EXERCISE AIM
Print only the line with "Is (95,420) closer" and the lines after it, ending with the last line of the material, each exactly as it stands.

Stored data
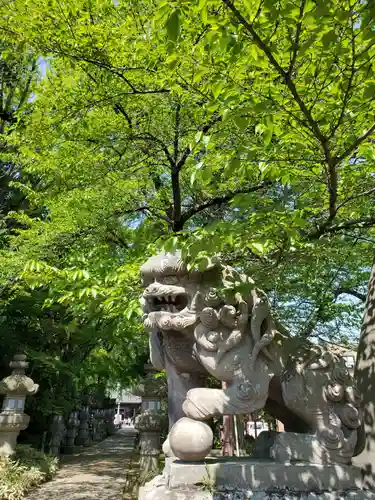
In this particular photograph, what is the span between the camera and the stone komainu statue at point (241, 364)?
3064 mm

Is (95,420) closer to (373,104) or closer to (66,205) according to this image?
(66,205)

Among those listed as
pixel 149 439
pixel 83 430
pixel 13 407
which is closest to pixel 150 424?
pixel 149 439

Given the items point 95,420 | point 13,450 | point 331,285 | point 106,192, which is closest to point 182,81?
point 106,192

COMPLETE ANSWER
Is (95,420) closer to (373,104) or closer to (66,205) according to this image?
(66,205)

Among those listed as
pixel 149 439
pixel 83 430
pixel 13 407
which is closest to pixel 150 424?
pixel 149 439

Given the items point 95,420 | point 13,450 | point 331,285 | point 106,192, which is closest to point 182,81?
point 106,192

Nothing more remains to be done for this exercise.